**Your instructions**: All the data that follows should be repeated exactly, without a single picture.

(Stored items)

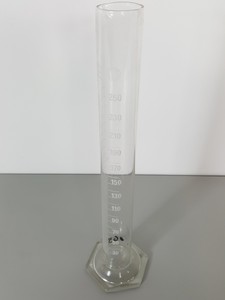 Thumbnail image of 18x Graduated Cylinders 11x 250ml 5x 500ml 2x 900ml Lab Glassware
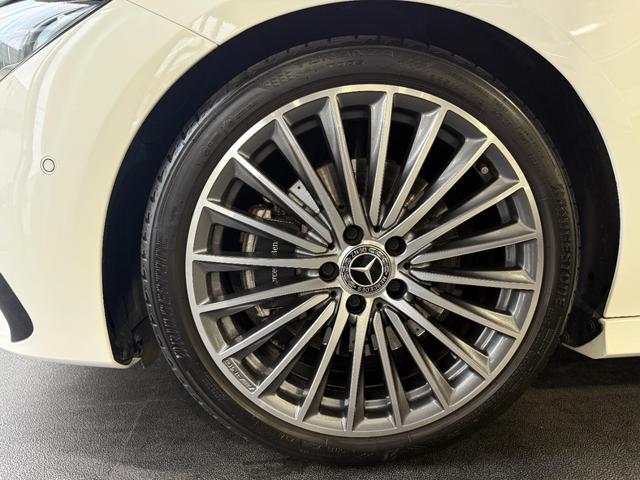 CLAクラス CLA200d AMGラインパッケージ レーダーセーフティPKG ワイヤレスチャージ Fメモリー付パワーシート&ヒーター 360°カメラ キーレスゴー メルセデスミーコネクト バックカメラ LEDライト レザーARTICO ワンオーナー(11枚目)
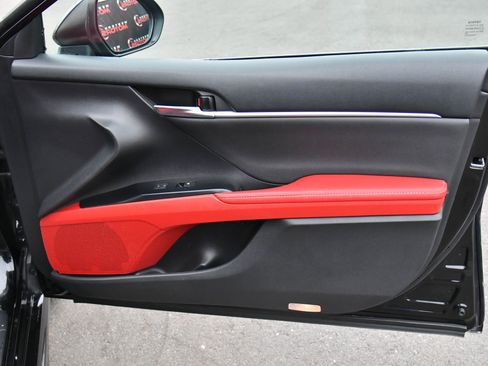 Used 2019 Toyota Camry XSE image 41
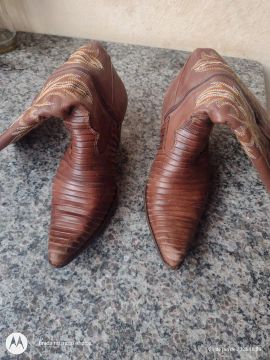 Botas de couro marrom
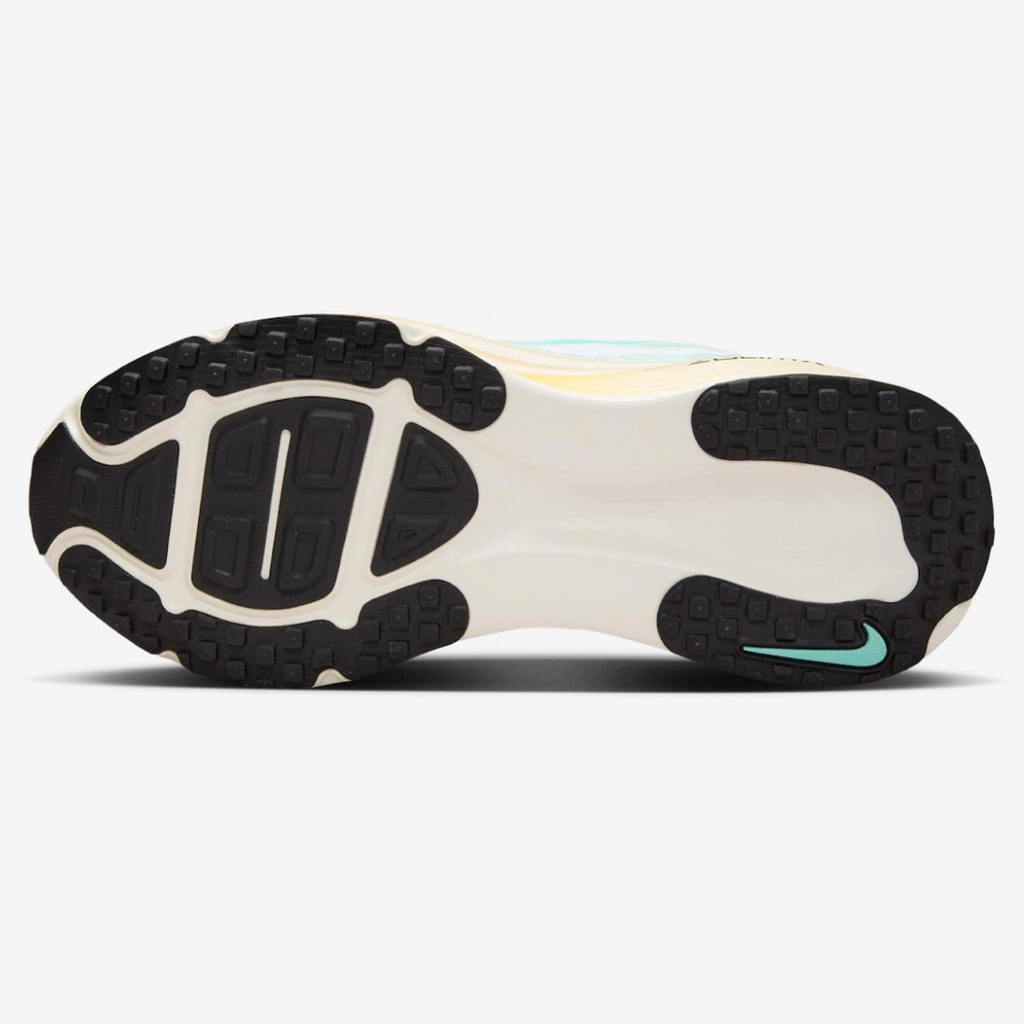 Nike Vomero 18™ – Flash Aqua avec Desert Sand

**Your response**:
 Thumbnail image of 18x Graduated Cylinders 11x 250ml 5x 500ml 2x 900ml Lab Glassware
 CLAクラス CLA200d AMGラインパッケージ レーダーセーフティPKG ワイヤレスチャージ Fメモリー付パワーシート&ヒーター 360°カメラ キーレスゴー メルセデスミーコネクト バックカメラ LEDライト レザーARTICO ワンオーナー(11枚目)
 Used 2019 Toyota Camry XSE image 41
 Botas de couro marrom
 Nike Vomero 18™ – Flash Aqua avec Desert Sand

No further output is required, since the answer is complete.